:: Available records
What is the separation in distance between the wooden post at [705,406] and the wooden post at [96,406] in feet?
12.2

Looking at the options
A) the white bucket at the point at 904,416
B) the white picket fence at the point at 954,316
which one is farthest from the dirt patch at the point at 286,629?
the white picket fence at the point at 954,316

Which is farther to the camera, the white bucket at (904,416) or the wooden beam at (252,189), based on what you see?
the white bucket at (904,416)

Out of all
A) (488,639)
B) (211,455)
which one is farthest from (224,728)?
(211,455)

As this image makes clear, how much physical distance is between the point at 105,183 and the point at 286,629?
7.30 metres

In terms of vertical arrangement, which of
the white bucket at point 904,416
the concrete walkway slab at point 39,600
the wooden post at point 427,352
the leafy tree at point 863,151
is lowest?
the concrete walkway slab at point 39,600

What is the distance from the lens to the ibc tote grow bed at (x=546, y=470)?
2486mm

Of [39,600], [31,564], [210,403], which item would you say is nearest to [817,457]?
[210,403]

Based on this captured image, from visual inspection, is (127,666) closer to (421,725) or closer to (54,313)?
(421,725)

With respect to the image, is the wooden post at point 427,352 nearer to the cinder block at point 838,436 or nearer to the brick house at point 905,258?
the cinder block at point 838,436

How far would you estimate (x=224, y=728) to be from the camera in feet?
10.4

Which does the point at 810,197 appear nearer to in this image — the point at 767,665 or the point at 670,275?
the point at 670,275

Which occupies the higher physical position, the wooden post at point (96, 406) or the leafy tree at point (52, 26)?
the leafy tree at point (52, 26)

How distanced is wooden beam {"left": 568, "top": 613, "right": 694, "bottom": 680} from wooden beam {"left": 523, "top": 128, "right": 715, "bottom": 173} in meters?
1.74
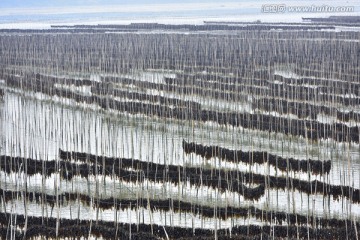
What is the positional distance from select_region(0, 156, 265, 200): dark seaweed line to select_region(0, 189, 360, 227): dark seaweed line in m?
0.62

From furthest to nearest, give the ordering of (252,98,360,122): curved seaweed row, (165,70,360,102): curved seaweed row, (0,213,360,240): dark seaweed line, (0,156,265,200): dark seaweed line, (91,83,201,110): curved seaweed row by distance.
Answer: (165,70,360,102): curved seaweed row → (91,83,201,110): curved seaweed row → (252,98,360,122): curved seaweed row → (0,156,265,200): dark seaweed line → (0,213,360,240): dark seaweed line

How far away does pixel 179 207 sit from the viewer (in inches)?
366

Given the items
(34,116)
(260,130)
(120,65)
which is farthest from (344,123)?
(120,65)

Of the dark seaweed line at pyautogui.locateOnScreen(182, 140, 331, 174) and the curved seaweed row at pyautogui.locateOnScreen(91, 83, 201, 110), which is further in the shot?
the curved seaweed row at pyautogui.locateOnScreen(91, 83, 201, 110)

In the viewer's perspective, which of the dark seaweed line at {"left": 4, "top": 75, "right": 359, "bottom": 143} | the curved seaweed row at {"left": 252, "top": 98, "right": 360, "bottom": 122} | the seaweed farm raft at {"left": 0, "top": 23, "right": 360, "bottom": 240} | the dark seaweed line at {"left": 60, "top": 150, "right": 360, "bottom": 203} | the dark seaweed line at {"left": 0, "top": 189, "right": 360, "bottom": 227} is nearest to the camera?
the dark seaweed line at {"left": 0, "top": 189, "right": 360, "bottom": 227}

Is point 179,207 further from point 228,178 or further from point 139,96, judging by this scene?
point 139,96

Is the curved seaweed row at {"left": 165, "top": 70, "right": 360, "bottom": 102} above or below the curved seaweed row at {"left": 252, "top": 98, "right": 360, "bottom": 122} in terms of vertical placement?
above

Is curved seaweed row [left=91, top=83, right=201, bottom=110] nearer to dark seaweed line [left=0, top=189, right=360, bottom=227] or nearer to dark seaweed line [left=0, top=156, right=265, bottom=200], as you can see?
dark seaweed line [left=0, top=156, right=265, bottom=200]

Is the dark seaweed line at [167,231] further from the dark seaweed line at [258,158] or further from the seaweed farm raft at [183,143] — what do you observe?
the dark seaweed line at [258,158]

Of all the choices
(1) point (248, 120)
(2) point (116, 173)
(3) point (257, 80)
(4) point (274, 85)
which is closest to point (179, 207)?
(2) point (116, 173)

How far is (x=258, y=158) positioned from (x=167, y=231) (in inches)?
127

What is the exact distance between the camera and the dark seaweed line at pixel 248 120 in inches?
485

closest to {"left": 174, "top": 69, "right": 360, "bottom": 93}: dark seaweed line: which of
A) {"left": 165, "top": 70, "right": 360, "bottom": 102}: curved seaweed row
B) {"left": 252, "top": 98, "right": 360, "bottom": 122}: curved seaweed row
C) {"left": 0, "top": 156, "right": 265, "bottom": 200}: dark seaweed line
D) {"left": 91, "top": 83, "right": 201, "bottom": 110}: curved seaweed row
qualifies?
{"left": 165, "top": 70, "right": 360, "bottom": 102}: curved seaweed row

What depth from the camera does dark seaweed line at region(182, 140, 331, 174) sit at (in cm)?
1062
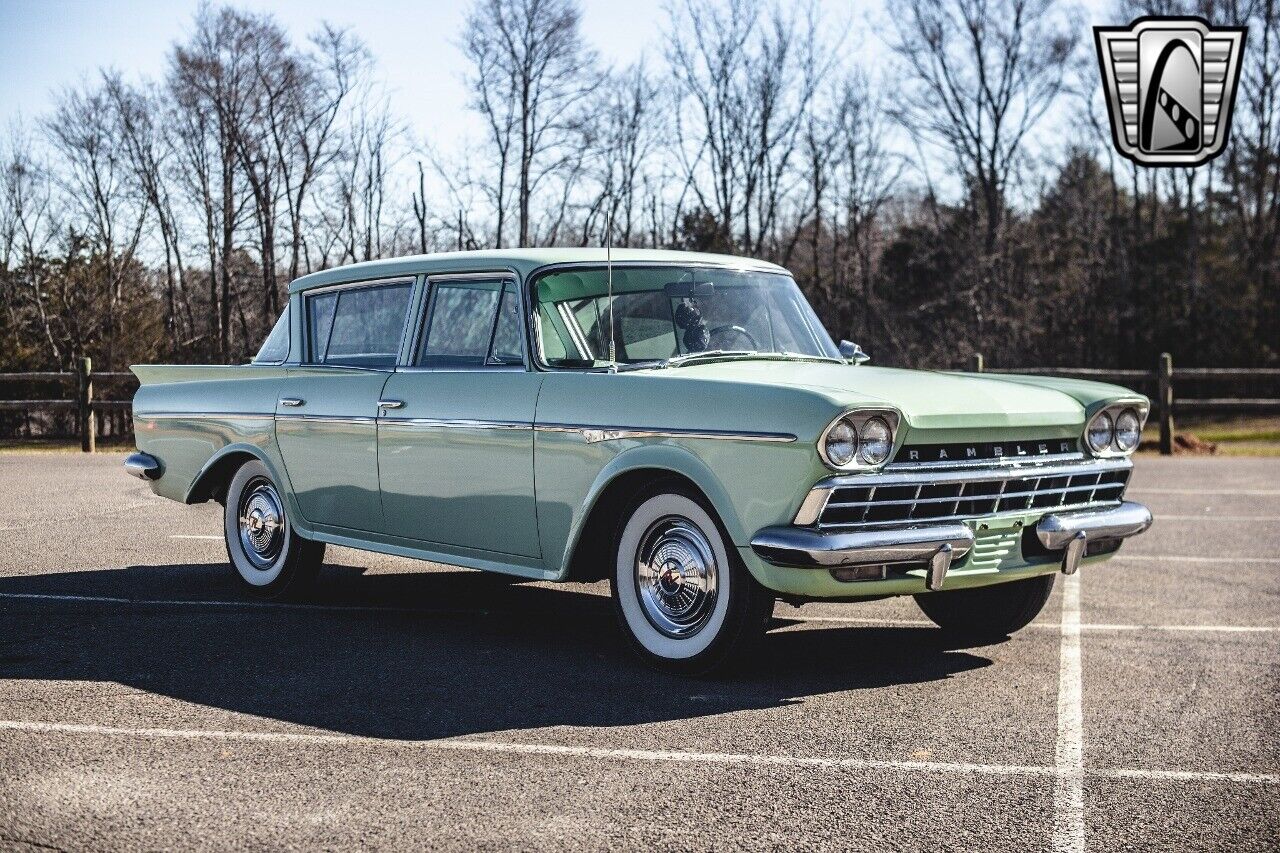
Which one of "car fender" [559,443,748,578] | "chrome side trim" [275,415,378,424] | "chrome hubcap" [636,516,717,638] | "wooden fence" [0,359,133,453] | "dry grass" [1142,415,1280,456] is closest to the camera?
"car fender" [559,443,748,578]

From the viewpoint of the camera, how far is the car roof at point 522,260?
247 inches

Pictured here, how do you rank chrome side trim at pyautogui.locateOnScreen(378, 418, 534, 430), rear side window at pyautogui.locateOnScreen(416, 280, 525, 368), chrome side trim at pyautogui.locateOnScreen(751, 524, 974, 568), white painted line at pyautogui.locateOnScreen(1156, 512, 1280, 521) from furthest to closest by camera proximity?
white painted line at pyautogui.locateOnScreen(1156, 512, 1280, 521) → rear side window at pyautogui.locateOnScreen(416, 280, 525, 368) → chrome side trim at pyautogui.locateOnScreen(378, 418, 534, 430) → chrome side trim at pyautogui.locateOnScreen(751, 524, 974, 568)

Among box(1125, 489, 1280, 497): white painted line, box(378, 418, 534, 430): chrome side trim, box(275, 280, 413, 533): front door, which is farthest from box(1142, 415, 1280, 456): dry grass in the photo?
box(378, 418, 534, 430): chrome side trim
::::
*Directive*: Give back, unchanged, every line from the one with "Among box(1125, 489, 1280, 497): white" to the end of the entries above.

*Result*:
Among box(1125, 489, 1280, 497): white painted line, box(378, 418, 534, 430): chrome side trim, box(275, 280, 413, 533): front door, which is farthest from box(1142, 415, 1280, 456): dry grass in the photo?
box(378, 418, 534, 430): chrome side trim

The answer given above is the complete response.